Last Tuesday’s signals produced a profitable short trade following the bearish pin candle rejecting the identified resistance level at 1.3500, and was good for a profit of about 40 pips.
Today’s USD/CAD Signals
Risk 0.50% per trade.
Trades may only be taken until 5pm New York time today.
Long Trade 1
- Go long after the next bullish price action rejection following a first touch of 1.3408.
- Put the stop loss 1 pip below the local swing low.
- Adjust the stop loss to break even once the trade is 20 pips in profit.
- Remove 50% of the position as profit when the trade is 20 pips in profit and leave the remainder of the position to ride.
Short Trade 1
- Go short after the next bearish price action rejection following a first touch of 1.3500.
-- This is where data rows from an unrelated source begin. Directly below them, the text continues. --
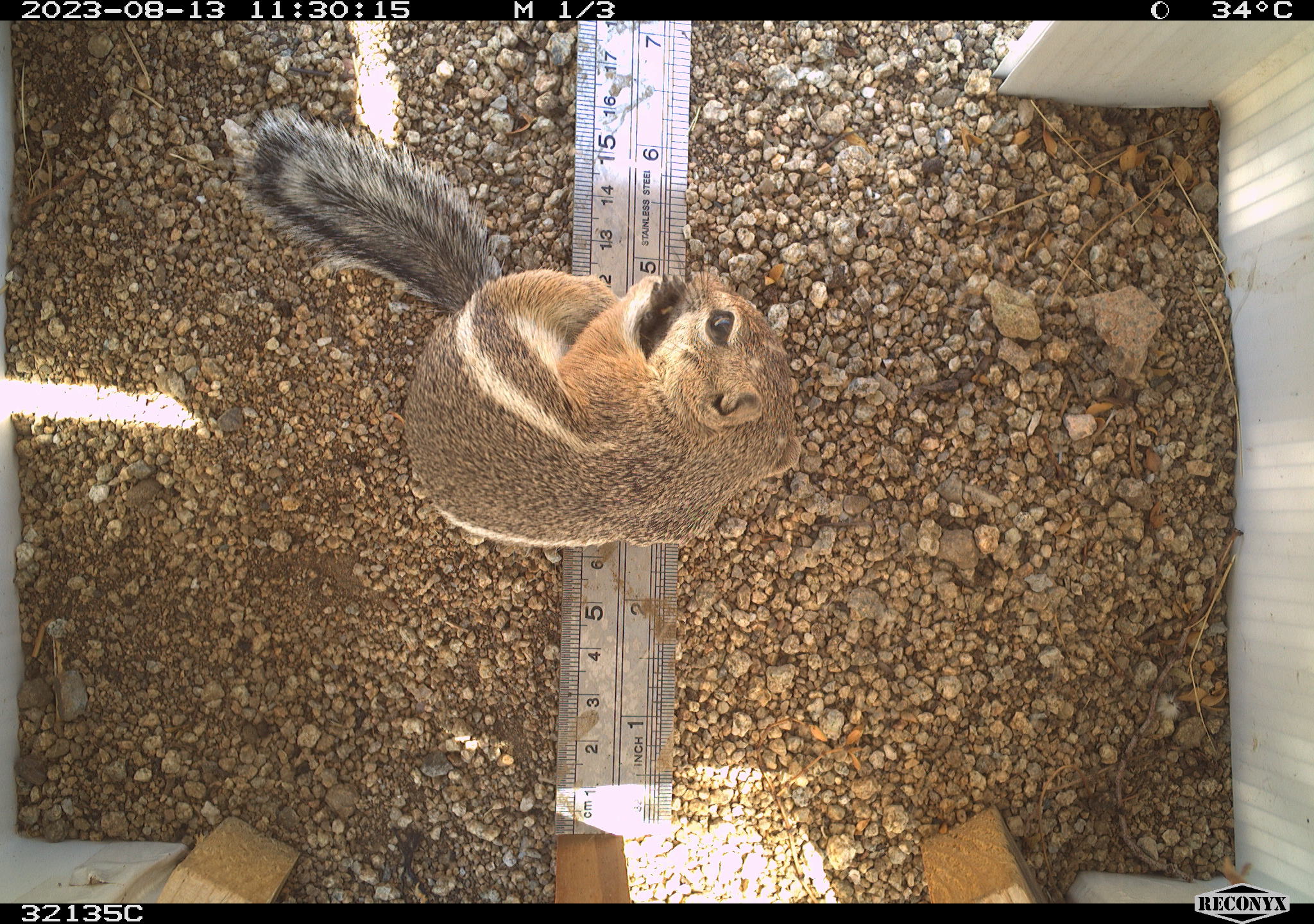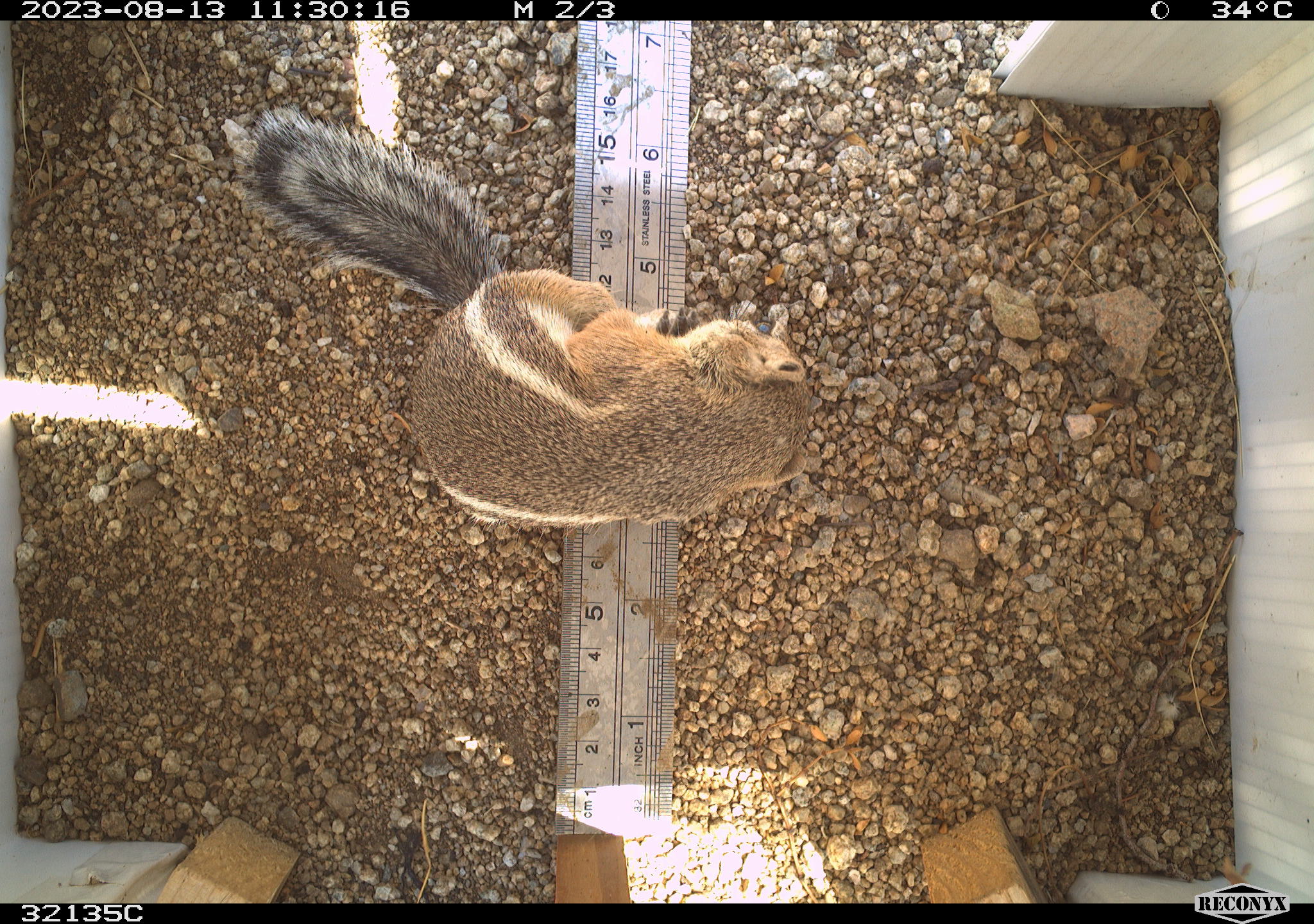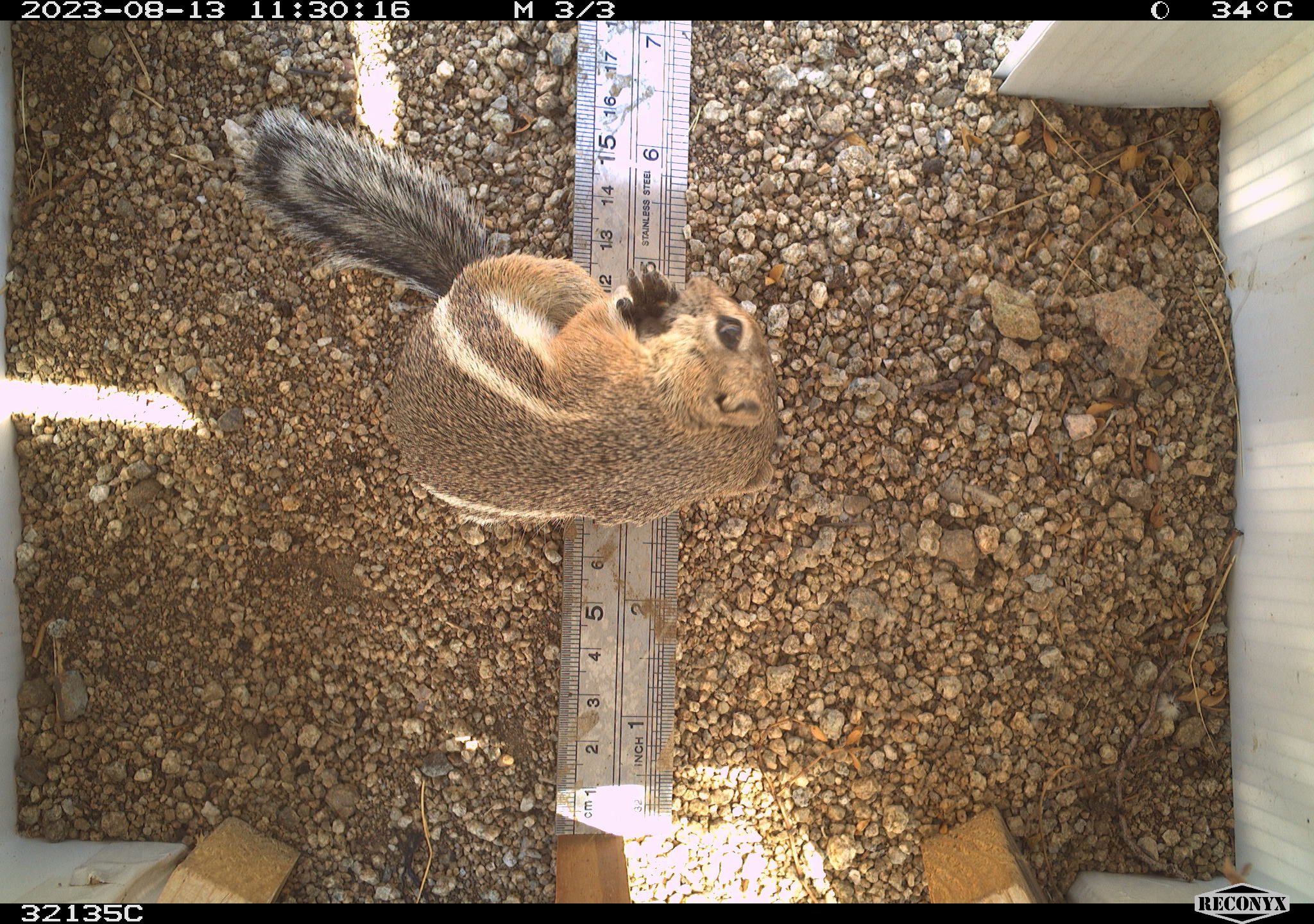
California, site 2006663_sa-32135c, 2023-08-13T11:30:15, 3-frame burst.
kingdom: Animalia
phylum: Chordata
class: Mammalia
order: Rodentia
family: Sciuridae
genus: Ammospermophilus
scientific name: Ammospermophilus leucurus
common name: white-tailed antelope squirrel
- Put the stop loss 1 pip above the local swing high.
- Adjust the stop loss to break even once the trade is 20 pips in profit.
- Remove 50% of the position as profit when the trade is 20 pips in profit and leave the remainder of the position to ride.
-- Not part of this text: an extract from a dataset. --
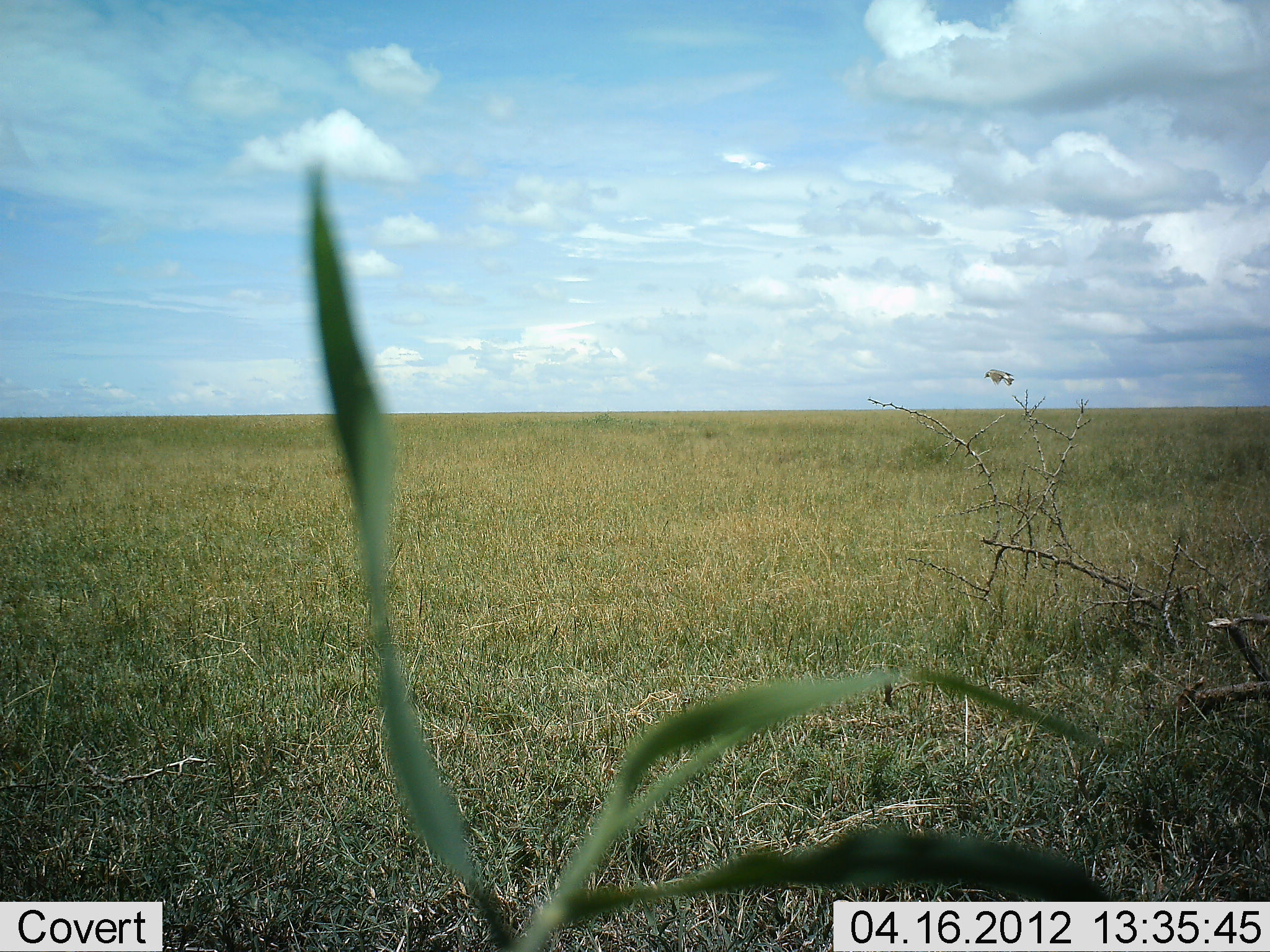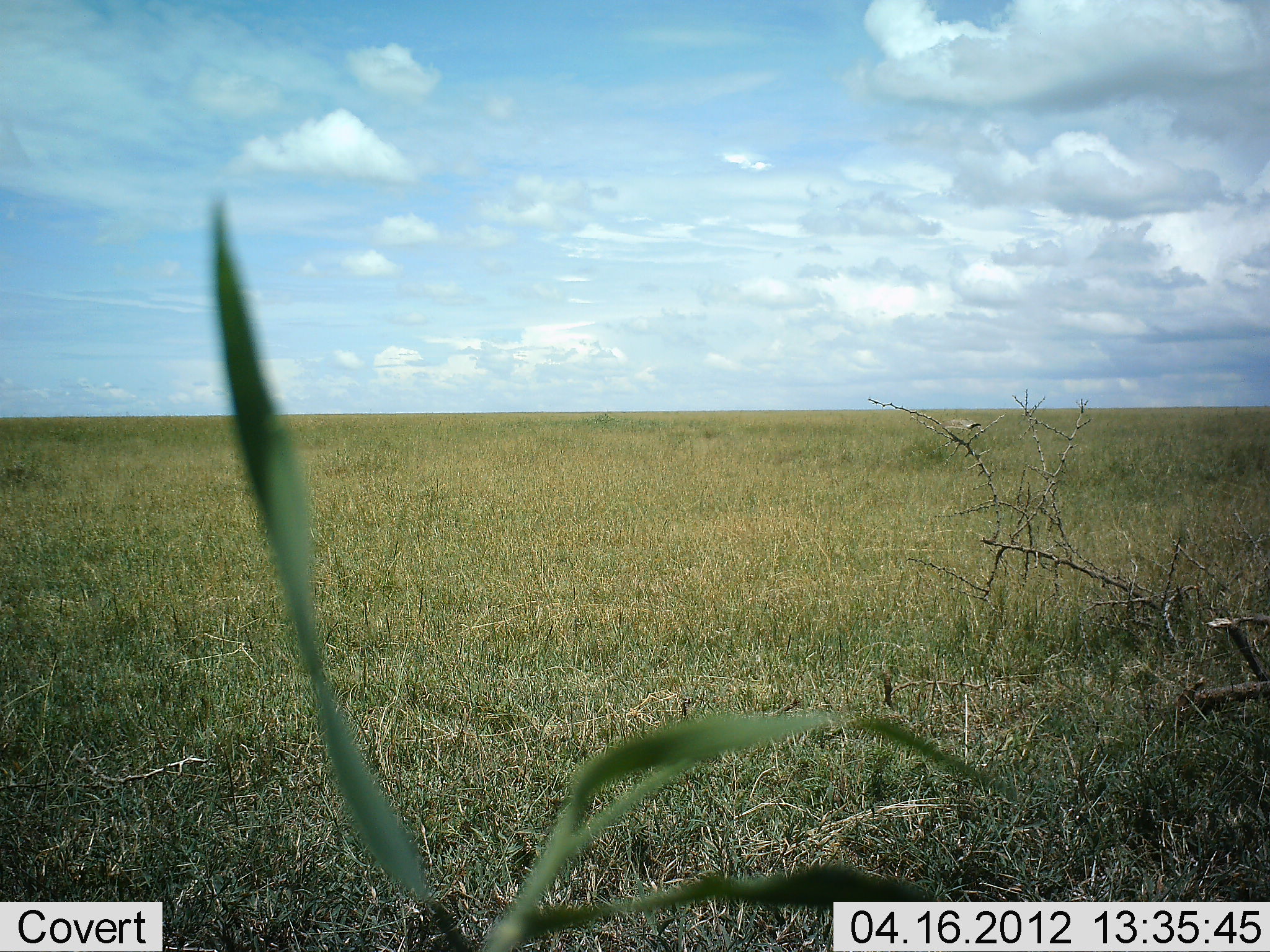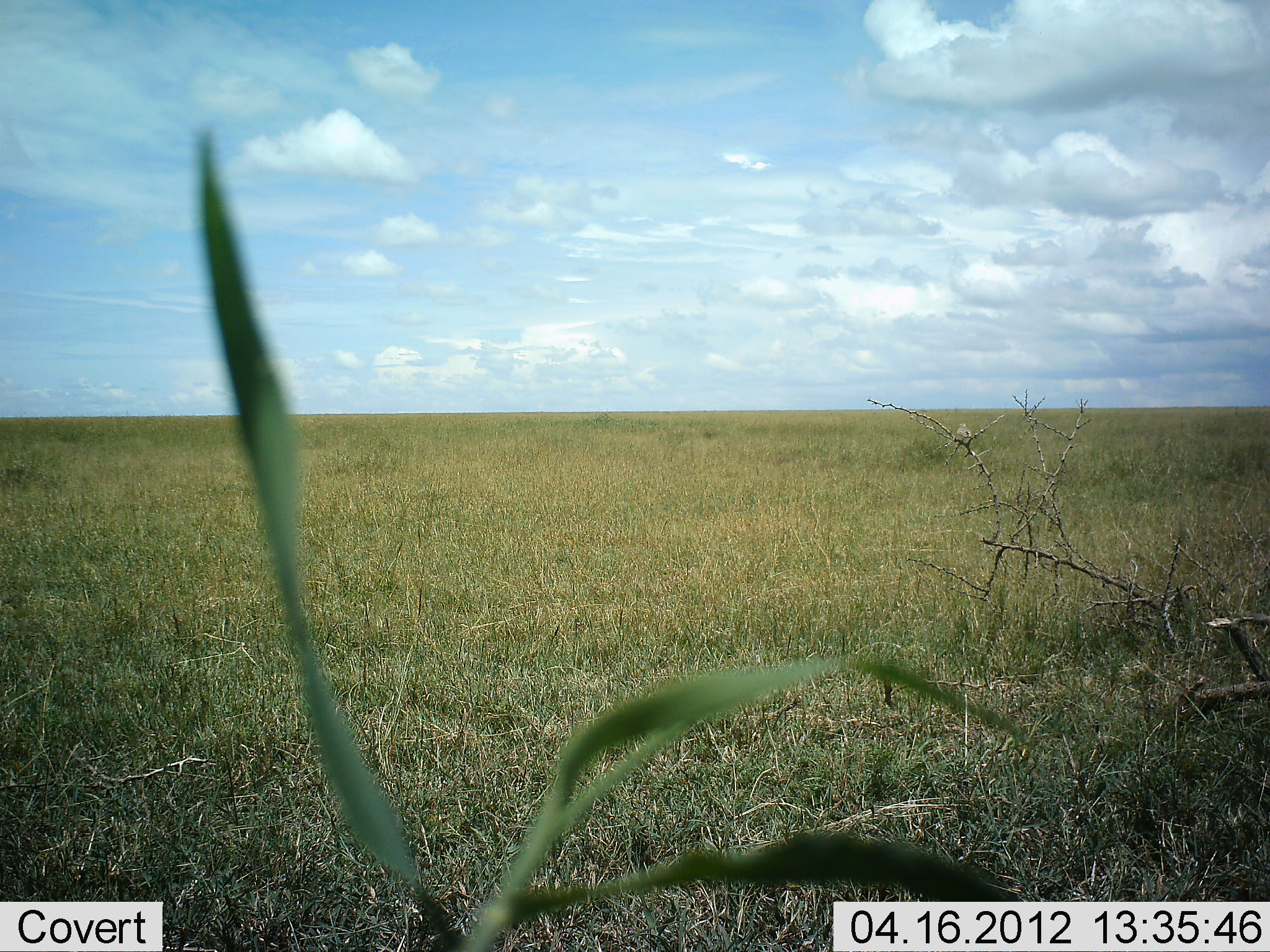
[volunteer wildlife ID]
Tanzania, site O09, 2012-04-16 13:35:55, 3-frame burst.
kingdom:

The best method to identify a classic “price action reversal” is for an hourly candle to close, such as a pin bar, a doji, an outside or even just an engulfing candle with a higher close. You can exploit these levels or zones by watching the price action that occurs at the given levels.
USD/CAD Analysis
The interesting technical developments are the break of the second bearish trend line, following the break of the closest one (both are shown in the chart below), as well as the fact that key support and resistance levels are essentially holding. Taken together, the picture is one of consolidation, really a nice range between approximately 1.3400 and 1.3500. An eventual stronger move upwards looks a little more likely than downwards. The pair will probably continue within this current range until the true Non-Farm Payrolls and associated data are released tomorrow.
There is no long-term trend in this pair.
There is nothing due today concerning the CAD. Regarding the USD, there will be a release of the ADP Non-Farm Employment Change forecast at 1:15pm London time, followed by Unemployment Claims at 1:30pm, ISM Manufacturing PMI at 3pm, and Crude Oil Inventories at 4pm.